Yeah I don't find the argument compelling. I think it's far more likely to be weather + youth (average age in Bangladesh is 25 for example, and almost zero old old). I mean, imagine if Europe didn't have weather changes...I assume it would look like summer forever:
The European summer looks just like all those warm countries you list. That's certainly the case for the flu (it completely disappears in summer in the Northern Hemisphere) and it looks like it's the case for corona too.
Now imagine European average age was 25 instead of 41 and very very few 75+. I think Europe would look like these other countries with current susceptibility.
The role of weather in corona is really complex. Heat and humidity helps a lot, but if varies by rainy season. It definitely reduces R quite a bit BUT it doesn't get it below 1 by itself. So where you have disorganized people with touchy feely cultures (Latin America) R stays above 1 and eventually goes through everyone. In Asia with more competence and less touchy-feeling culture they get it below 1. Overall it's a lot easier with mild restrictions and solid contact tracing to get it below 1 or to a Europe-like summer trickle.
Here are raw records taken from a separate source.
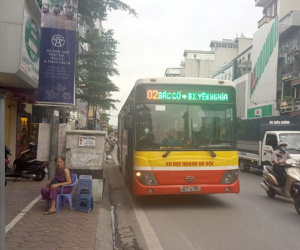 Đi sát dải phân cách, thanh niên bị xe buýt 'ép' trọng thương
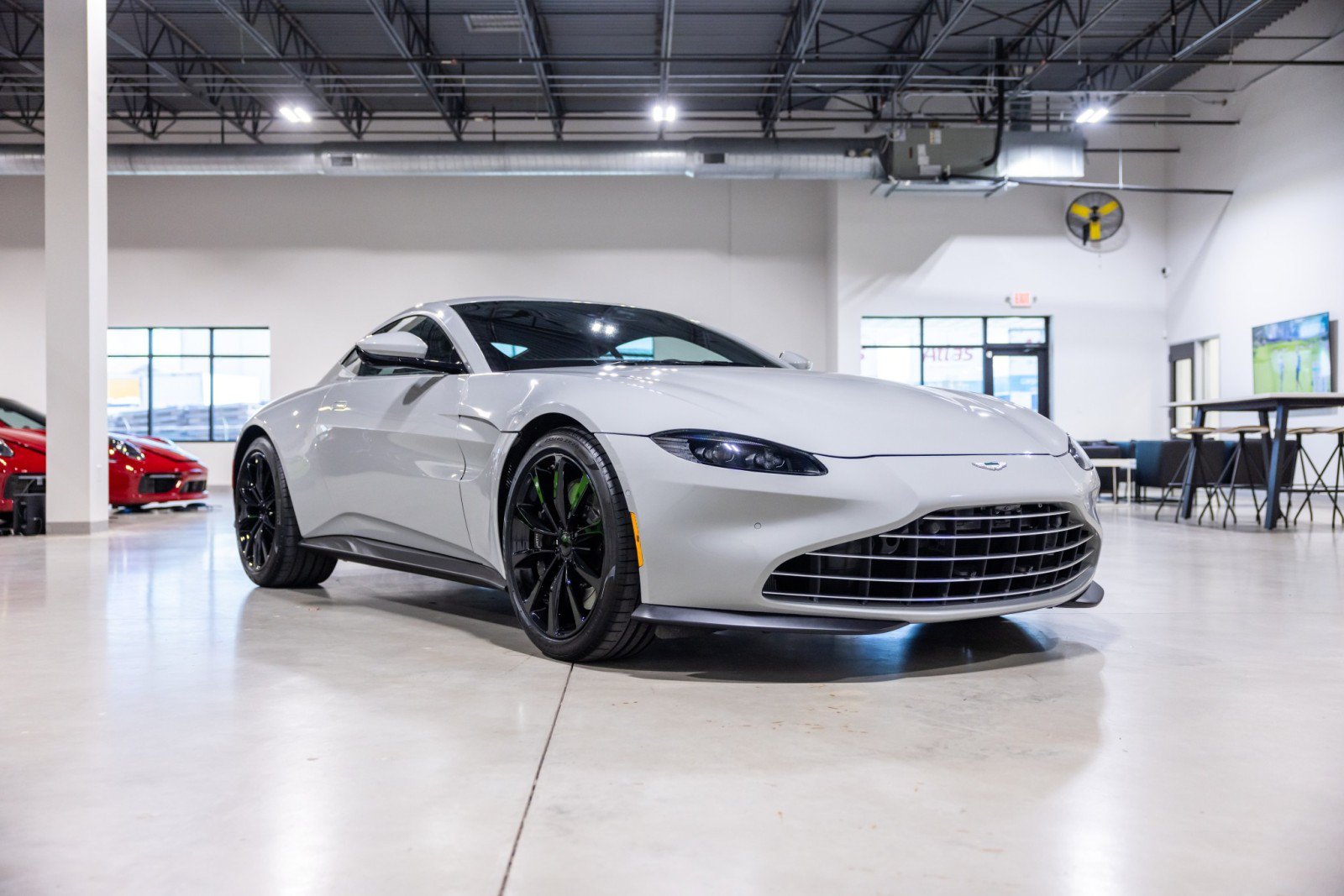 Used 2023 Aston Martin V8 Vantage Coupe RWD image 3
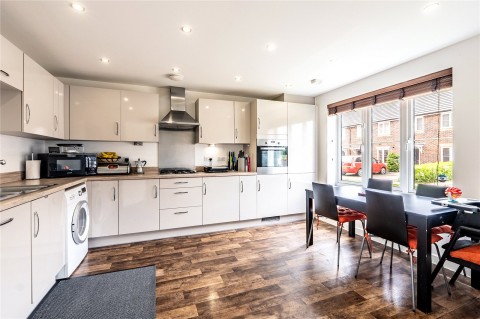 Click the photo for more details of Snowdrop Drive, Didcot, Oxfordshire, OX11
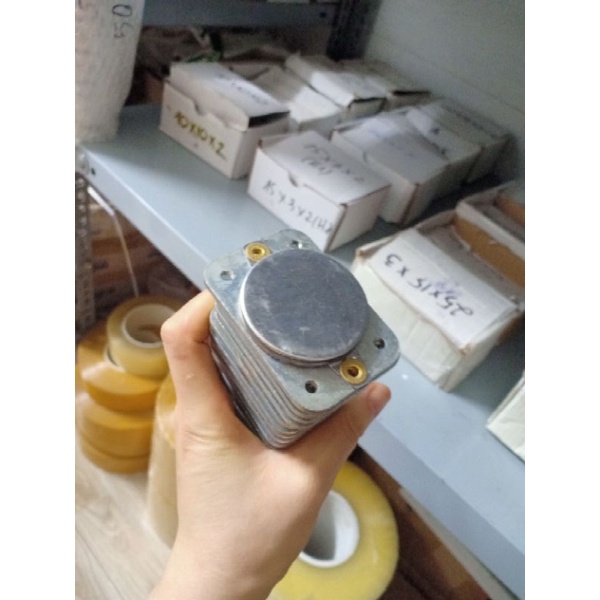 Nam châm gắn hoa cưới siêu chắc chắn, nam châm gắn chân mào taxi siêu hít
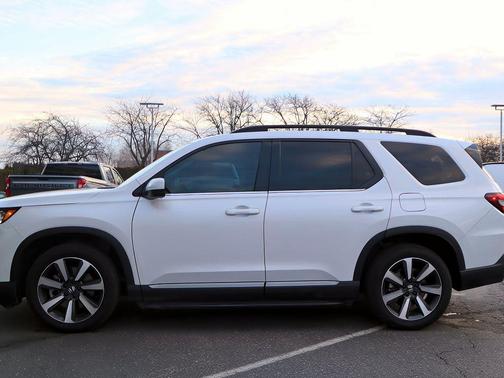2025 Honda Pilot Touring 8-Passenger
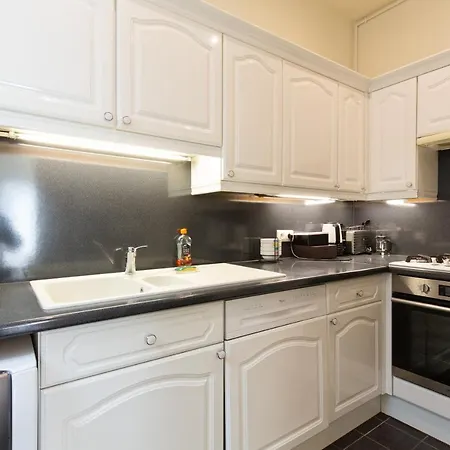 Violet, Bord De Apartmán Cannes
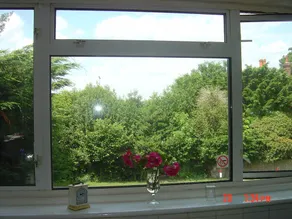 THE BUDDHA ROOM  (QUIET COSY & CLEAN) 15 MINS FROM GATWICK. - Image 5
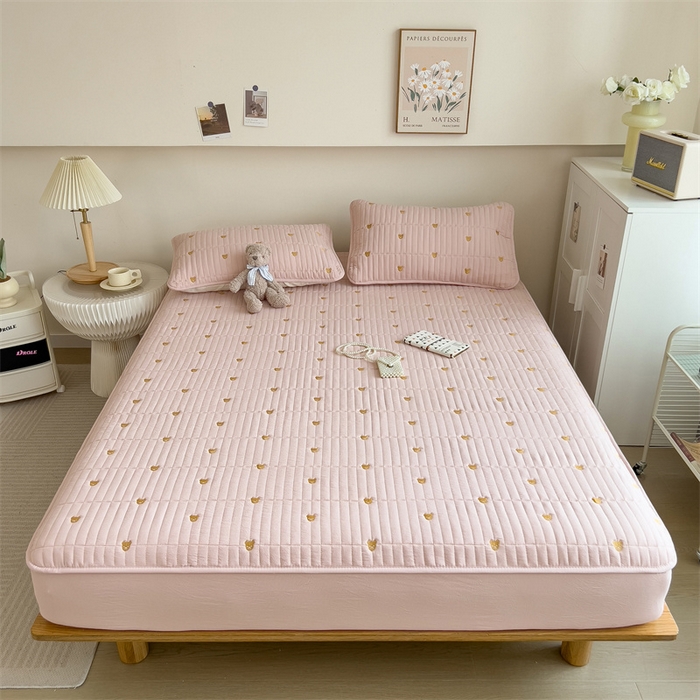 91家纺网 家纺一手货源 找家纺 叠派家纺 2024新款水洗棉刺绣夹棉床笠 小熊-嫩粉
We literally saw that in Europe.
It's really quite counter-intuitive, similar weather countries having vastly different rates, but that's the effect of exponential growth. R = 1.1 it rips through your population eventually, R = 0.9 it dies out (in fact, doesn't get even get a foothold). Tiny difference in R but vastly different outcome.
A lot of Asian countries did a really good job with corona. Vietnam that you list nailed it for example - they took a very very harsh/fearful approach early (January) with monitoring and contact tracing, then later full quarantine for incoming, and it worked. A lot of Asia did a stellar job on contact tracing and isolation, helped in part by highly compliant populaces and dictatorial governments and an intelligent/capable bureaucracy (compare with the cucks in the public health services in the US for example, who botched the tests for 6+ weeks).
So I really don't buy the Asian immunity thesis. I think there are better explanations. Some very young countries + the weather being ideal for hampering corona + lack of old old + great early and ongoing responses unhindered by an incompetent health bureaucracy + a culture of greater interpersonal space and greater social responsibility explain it all for me.
We can also look at other data to test your thesis. For example, here is how Asian Americans do in the US vs the general population:
Black = rest of population, Blue = Asian corona deaths.
There's just no signal there. Combined with China + Korea I don't see any good evidence to suggest your thesis is true.